Bestattungen von Amts wegen I: Dienstag früh

 

Nebelschwaden wabern über Rasenflächen und zwischen den Büschen. Noch ist es nicht richtig hell. Ein beliebiger Dienstagmorgen im Winter. Kurz nach 8 Uhr. Ich fahre über den Öjendorfer Friedhof zu meinem Einsatzort. Noch sind die Grabsteine kaum auszumachen in dieser dunklen Stimmung, aber zahlreich flackern Grablichter rot und orange durch die gartenarchitektonisch gestaltete Trauerlandschaft. Schön wirken diese Lichter. Lebendig irgendwie. Ich bekomme ein Gespür für die Seelen der zahlreichen Verstorbenen, die hier seit gut 50 Jahren ihre letzte Ruhestätte gefunden haben. Tagsüber wirken die Grablichter nicht so auf mich. Katholisches Brauchtum auf einem säkularen Friedhof verblüfft mich eher.
Aber in dieser Stimmung zwischen Tag und Nacht ist alles anders.
Die „Bestattung von Amts wegen ohne Begleitung“ liegt vor mir. 30 Urnen von Menschen, für die zum Zeitpunkt ihres Todes keine bestattungspflichtigen Angehörigen gefunden werden konnten.
Im Volksmund (und leider auch in der Presse) werden sie oft „Einsamenbestattungen“ genannt. Aber weiß ich das, ob diese Menschen einsam waren?
Hochaltrige sind darunter, die vielleicht ihre eigenen Kinder überlebt haben, im Heim sehr sozial eingebunden und beliebt, also gar nicht einsam, aber die Zimmernachbarin und auch die Pflegekraft sind ja nicht bestattungspflichtig.

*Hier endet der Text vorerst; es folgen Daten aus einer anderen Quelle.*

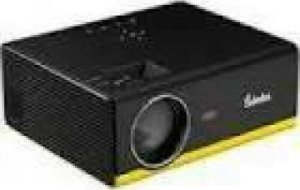 Projektor Silelis PROJECTOR SILELIS P-6 4
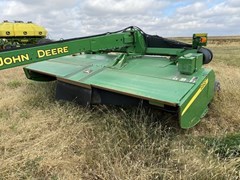 Mower Conditioner For Sale 2012 John Deere 956 Mower Conditioner For Sale 2012 John Deere 956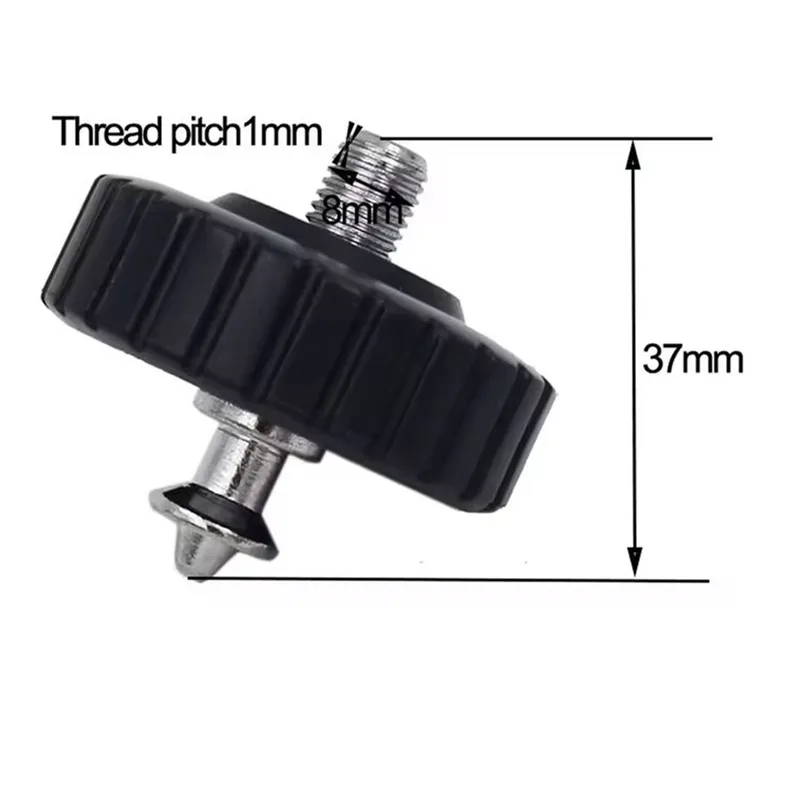 

1 шт. винтовая опора для тахеометра, регулятор уровня, детали для геодезических и картографических приборов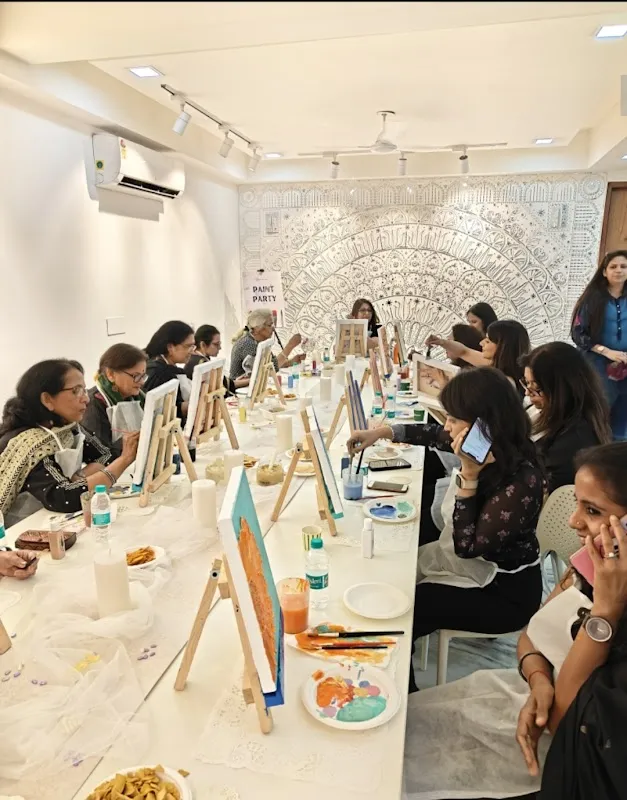 Rajni Dutta Art & Design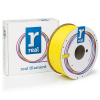 REAL yellow ABS filament 1,75mm, 1kg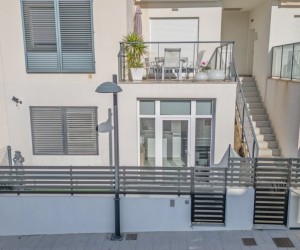Torrevieja (Aguas Nuevas), Bungalow #CQ-HS-33378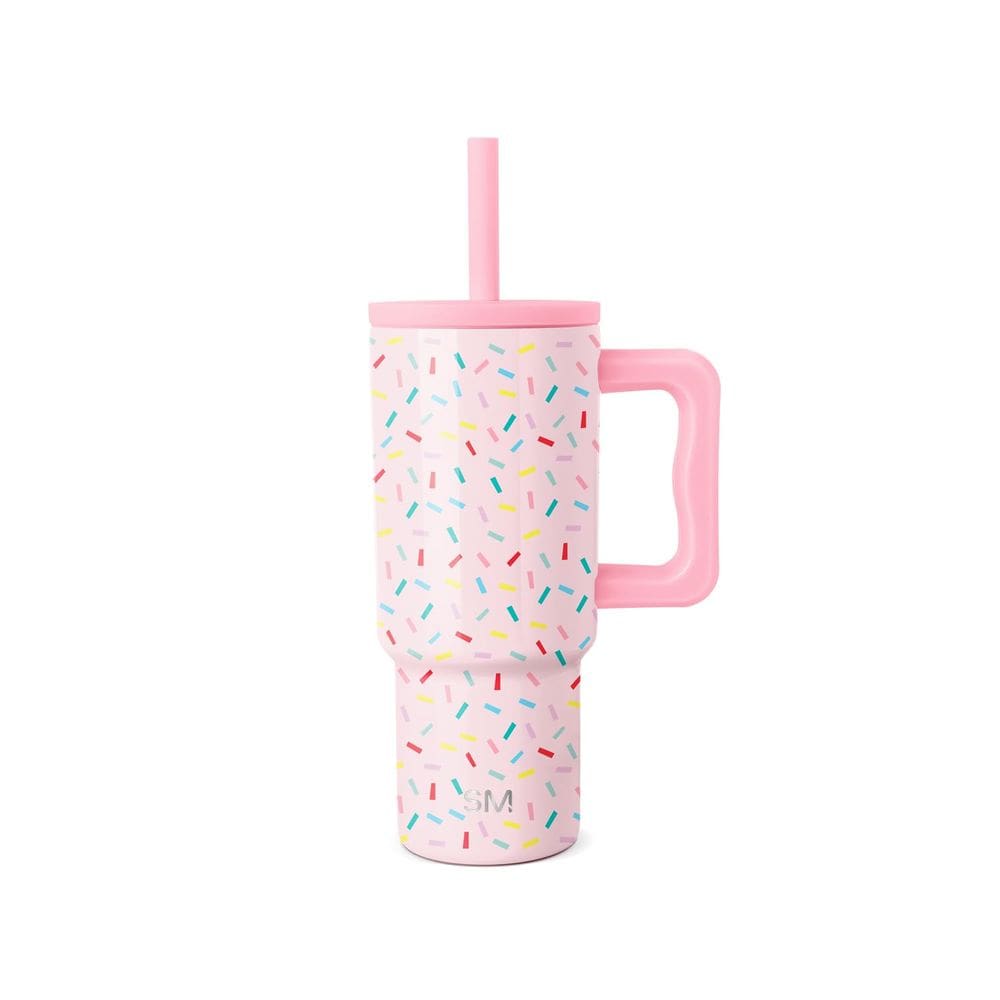 Copo Simple Modern Kids Trek Collection 700 ml com alça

Auch als „Obdachlosenbestattung“ sind sie bekannt, aber beileibe nicht alle waren obdachlos. Sicherlich der eine oder die andere mag einsam und/oder obdachlos gewesen sein, aber Verallgemeinerungen halte ich nicht für angebracht.

Angekommen am Bestattungsfeld ziehe ich am Straßenrand meinen Hamburger Ornat über. Die Friedhofsmitarbeiter warten schon auf mich. Einer von ihnen unterstützt meine Andacht, die andern ziehen sich zurück und rauchen hinter der Hecke eine. Die Beisetzung kann beginnen: Gebet und Psalm, Aussegnung und Namensnennung vor Gott. Zwischen den Namen bitte ich Gott um sein Erbarmen und singe das Kyrieeleison. Eigentlich kann ich gar nicht singen, aber hier geht’s: allein (fast), ausgeliefert der Natur im Morgengrauen bei Wind und Nebel, Regen oder Schnee, Sonnenaufgang und erstem Vogelgezwitscher fühl ich mich wie am Anfang der Schöpfung und auf geheimnisvolle Weise meinem Gott ganz nah.
Und auch den Verstorbenen, von deren Leben ich nichts weiß. Viele östlich klingende, kaum auszusprechende Namen sind dabei. Frauen auch mit Geburts- und Ehenamen: also da gab es mal gemeinschaftliches Leben – was ist geblieben?
Auch ich habe „nur“ einen Sohn. Was ist, wenn ein Geisterfahrer ihn in 20 Jahren auf der Autobahn tot fährt? Wer bestattet mich dann? Und ich hoffe, dass es auch in 20,25 Jahren Kollegen und Kolleginnen gibt, die mich dann mit derselben Würde bestatten, wie wir (ein Kreis von 8 evangelischen und 2 röm.-katholischen Geistlichen) das heute tun. Mit Vater Unser und Segen schließt die kleine Beisetzungsfeier. Irgendwie beglückt fahre ich zum Frühstücken nach Haus und habe Kraft für den ganzen Tag. Und durch die Bäume und Büsche geht die Sonne auf.